■ Extrait de texte
★ ★ ★ ★ ★

Le sommet de Genève entre le président américain Joe Biden et son homologue russe Vladimir Poutine devrait se refléter dans les discussions, notamment sur le Bélarus où la répression est considérée comme des crimes contre l'humanité par les ONG. Plus largement, la session permettra notamment d'identifier "plus en détail le positionnement des Etats-Unis, qui sont candidats pour un siège au sein du Conseil", a dit à l'agence Keystone-ATS l'ambassadeur suisse auprès de l'ONU à Genève, Jürg Lauber.
"La direction est claire", selon lui. Alors que Biden a démarré sa conférence de presse après la réunion avec Poutine en abordant les droits humains. De son côté, le directeur de HRW est "déçu" de l'approche du président américain sur cette question avec la Russie.
Un débat devrait également avoir lieu sur le lancement ou non d'un mandat de rapporteur spécial sur le changement climatique. Problème, le financement du système onusien manque de plus en plus pour établir de nouveaux mécanismes. Un tel mandat peut coûter de 20.000 à 100.000 francs par an.
Réunion à distance ou pas ?
Autre difficulté, la session du Conseil des droits de l'homme sera à nouveau organisée en ligne en raison de la pandémie de coronavirus. Certains estiment que "la Suisse ne fait aucun effort" et que la situation sanitaire ne demande plus de se réunir à distance. Un responsable propose même de délocaliser en France voisine la prochaine réunion en septembre si la situation ne change pas. "Il faut que ce soit en présentiel", dit-il.

★ ★ ★ ★ ★

■ Données fournies
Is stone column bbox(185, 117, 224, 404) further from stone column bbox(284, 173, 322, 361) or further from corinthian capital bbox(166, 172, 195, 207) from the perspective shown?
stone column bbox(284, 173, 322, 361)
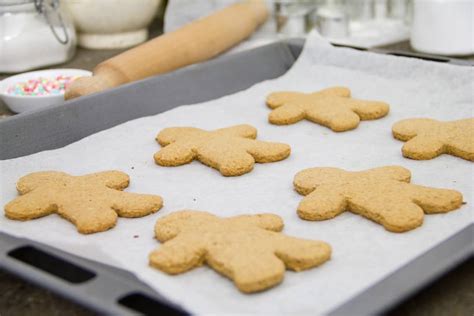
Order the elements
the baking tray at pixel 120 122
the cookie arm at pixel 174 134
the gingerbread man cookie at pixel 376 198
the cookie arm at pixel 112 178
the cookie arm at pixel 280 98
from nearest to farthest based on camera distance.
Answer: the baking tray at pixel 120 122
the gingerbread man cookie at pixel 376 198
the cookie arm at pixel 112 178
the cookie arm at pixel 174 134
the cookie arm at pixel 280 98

★ ★ ★ ★ ★

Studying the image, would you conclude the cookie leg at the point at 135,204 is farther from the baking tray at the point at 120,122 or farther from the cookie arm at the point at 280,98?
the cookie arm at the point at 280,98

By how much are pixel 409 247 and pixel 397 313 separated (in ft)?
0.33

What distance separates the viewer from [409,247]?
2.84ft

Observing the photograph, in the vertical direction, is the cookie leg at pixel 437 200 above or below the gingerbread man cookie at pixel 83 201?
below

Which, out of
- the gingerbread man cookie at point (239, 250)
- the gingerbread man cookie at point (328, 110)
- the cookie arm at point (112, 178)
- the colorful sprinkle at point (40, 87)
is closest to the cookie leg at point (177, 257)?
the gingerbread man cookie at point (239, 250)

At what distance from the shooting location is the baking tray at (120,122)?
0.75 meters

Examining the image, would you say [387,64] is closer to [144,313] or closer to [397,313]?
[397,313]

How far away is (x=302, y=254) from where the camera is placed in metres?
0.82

★ ★ ★ ★ ★

■ Consigne 1
Recopiez le passage du texte sur le Conseil des droits de l'homme allant de "Un débat devrait" jusqu'à "distance ou pas ?".
■ Consigne 2
Répondez brièvement à partir du texte sur le Conseil des droits de l'homme :
(a) Quelle fonction occupe Jürg Lauber ?
(b) Combien peut coûter par an un mandat de rapporteur spécial ?
(c) Dans quel pays un responsable propose-t-il de délocaliser la réunion de septembre ?
■ Consigne 3
Poursuivez le texte sur le Conseil des droits de l'homme à partir de sa dernière phrase.

■ Votre réponse 1
Un débat devrait également avoir lieu sur le lancement ou non d'un mandat de rapporteur spécial sur le changement climatique. Problème, le financement du système onusien manque de plus en plus pour établir de nouveaux mécanismes. Un tel mandat peut coûter de 20.000 à 100.000 francs par an.
Réunion à distance ou pas ?

■ Votre réponse 2
(a) Ambassadeur suisse auprès de l'ONU à Genève.
(b) De 20.000 à 100.000 francs.
(c) En France voisine.

■ Votre réponse 3
Et la présidente de l'instance onusienne affirme que tous les Etats membres ont validé le format par consensus. "Je n'ai entendu de personne une demande de relocaliser" la session, a encore dit Shameem Khan. Et elle s'en remet aux autorités suisses.
"Les Nations unies décident la mise en place du dispositif de protection contre la pandémie en fonction des règles sanitaires établies par la Suisse", rétorque Lauber. Selon lui, elles "n'aimeraient probablement pas une délocalisation des travaux" de leur instance et aucun site n'offre de "meilleures conditions" que le Palais des Nations genevois.
Des Etats ou des ONG ont pu participer en plus grand nombre grâce aux vidéos, ajoute la présidente, même si elle admet qu'une discussion en présentiel serait préférable. La Fidjienne souhaite même qu'un format hybride soit maintenu à l'avenir, de quoi garantir davantage l'accès des petits pays insulaires.